Kent Bye shared his Echo Chamber Project, who’s goal is to develop collaborative techniques for producing documentary film and news that break the 2–viewpoint ghetto and incorporate the multiple sources that more closely approximate “truth”.  


Kent’s developing these techniques by creating a documentary on the run-up to the Iraq war.  Wikis and microformats can help track all the details/sources/research/media around a given subject, giving access to primary sources so everyone can vet and contribute.  Really cool stuff — gotta hook Kent up with my good friend Bart Cheever who’s putting together San Francisco’s DMAC digital media conference.


We also talked wikis and structure in a more general sense.  Ross asserted that, “one man’s/context’s structure or process is another man’s/context’s hard-to-figure-out mess” (my paraphrase).  While I agreed to this principle at a high level, my take was it’s human nature to create structure and process, and wikis are a great tool to scratch that itch.  Rapidly ramping-up, re-factoring, and re-using structure helps keep it from becoming that impenetrable backwater.  If done right.  And of course the search for “right” is (and will likely always be) a work in progress.


Looking forward to the first Wednesday next month.



Tuesday, January 03, 2006

Embrace Small Increments in 2006

No, this isn’t a new year’s resolution post.  It’s a “things I’m going to try to do or get better at” post. 


Don’t ask me what the difference is.  But I don’t make resolutions anymore after my earnest resolution last year to ‘get more exercise’ (original, I know) fell so spectacularly flat.


But every year there’s that special period from Christmas to New Years that is so conducive to navel gazing.  We’re just exiting that special time, and these themes are top of mind.


Experiment More


No, not the fun-munchies-while-camping-in-Borrego-desert kind of experimentation.  More the “try new approach to XYZ and try to measure the difference” kind of experiment.  This is inspired in a big way by the culture at JotSpot where I work.


Finish More


I’m tired of having too many un-finished threads in my life.  95% is not finished. 


Embrace Small Increments


Somehow I’ve gotten into the habit always judging things (ideas, events, outcomes) based on their “big bang” impact.  If something is a small improvement or has less-than-the-end-game effect, I don’t value it or ignore it altogether. 


I no longer think this is healthy or wise.  This quote by Scott Hampton (by way of Seth Godin) hit the nail on the head:



“If you can't change the little things in your methods, you'll never change the big things.

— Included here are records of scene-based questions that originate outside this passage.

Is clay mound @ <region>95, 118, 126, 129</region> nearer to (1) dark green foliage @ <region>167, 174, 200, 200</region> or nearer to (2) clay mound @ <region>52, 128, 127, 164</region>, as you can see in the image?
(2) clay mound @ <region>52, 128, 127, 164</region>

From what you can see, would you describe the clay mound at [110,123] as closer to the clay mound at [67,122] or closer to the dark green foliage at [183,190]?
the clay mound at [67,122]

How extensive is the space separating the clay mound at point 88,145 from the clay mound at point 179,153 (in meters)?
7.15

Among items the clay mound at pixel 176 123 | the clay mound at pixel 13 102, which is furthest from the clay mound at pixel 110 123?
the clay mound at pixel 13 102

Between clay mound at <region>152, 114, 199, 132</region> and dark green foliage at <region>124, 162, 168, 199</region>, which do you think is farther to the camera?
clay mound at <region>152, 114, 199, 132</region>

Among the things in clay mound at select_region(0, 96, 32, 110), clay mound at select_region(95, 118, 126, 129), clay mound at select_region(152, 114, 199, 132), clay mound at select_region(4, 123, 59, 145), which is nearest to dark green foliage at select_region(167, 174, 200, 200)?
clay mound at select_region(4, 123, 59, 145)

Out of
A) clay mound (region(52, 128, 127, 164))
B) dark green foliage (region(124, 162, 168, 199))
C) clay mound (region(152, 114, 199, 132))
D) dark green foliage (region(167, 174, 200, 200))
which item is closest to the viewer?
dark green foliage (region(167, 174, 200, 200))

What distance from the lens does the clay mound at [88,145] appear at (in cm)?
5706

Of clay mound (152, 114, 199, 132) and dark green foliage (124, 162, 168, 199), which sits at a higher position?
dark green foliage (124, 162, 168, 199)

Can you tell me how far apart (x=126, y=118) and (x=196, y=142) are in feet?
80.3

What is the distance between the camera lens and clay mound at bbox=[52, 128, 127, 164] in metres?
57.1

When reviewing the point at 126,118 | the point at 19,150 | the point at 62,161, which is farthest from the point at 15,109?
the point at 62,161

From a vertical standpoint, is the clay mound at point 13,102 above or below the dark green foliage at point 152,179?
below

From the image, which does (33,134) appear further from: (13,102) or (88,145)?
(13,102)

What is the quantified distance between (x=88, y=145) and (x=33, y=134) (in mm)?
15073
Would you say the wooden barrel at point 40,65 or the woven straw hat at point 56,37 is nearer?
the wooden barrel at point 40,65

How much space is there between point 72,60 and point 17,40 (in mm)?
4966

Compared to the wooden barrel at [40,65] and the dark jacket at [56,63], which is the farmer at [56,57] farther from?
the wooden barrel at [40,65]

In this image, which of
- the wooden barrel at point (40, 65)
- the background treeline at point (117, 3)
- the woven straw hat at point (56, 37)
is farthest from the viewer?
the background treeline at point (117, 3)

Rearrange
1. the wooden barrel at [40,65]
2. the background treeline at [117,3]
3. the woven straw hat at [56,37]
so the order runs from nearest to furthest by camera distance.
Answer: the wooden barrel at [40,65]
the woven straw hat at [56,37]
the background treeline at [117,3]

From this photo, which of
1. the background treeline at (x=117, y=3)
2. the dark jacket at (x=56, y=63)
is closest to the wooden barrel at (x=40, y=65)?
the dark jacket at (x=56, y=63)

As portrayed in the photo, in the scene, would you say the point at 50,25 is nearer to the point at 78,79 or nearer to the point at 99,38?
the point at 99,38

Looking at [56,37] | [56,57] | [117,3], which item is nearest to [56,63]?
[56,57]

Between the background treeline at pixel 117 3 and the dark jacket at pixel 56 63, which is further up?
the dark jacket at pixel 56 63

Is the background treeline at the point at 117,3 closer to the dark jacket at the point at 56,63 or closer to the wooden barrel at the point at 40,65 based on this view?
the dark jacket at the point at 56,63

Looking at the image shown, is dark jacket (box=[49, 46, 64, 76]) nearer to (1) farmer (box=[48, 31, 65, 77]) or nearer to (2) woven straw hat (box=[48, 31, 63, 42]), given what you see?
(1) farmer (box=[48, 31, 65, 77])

Pick something, make it better. Don't worry if it is just a little thing. If you lather, rinse, and repeat that a few times, you will have made a big difference.”


There are lots of other things swirling in my head, like do my absolute bestest to savor Arielle and Ethan’s young lives, get more exercise, go out on more limbs.  But the best approaches seem to all point back to the themes above, particularly embrace small increments.


Happy New Year to you — I’m really looking forward to 2006!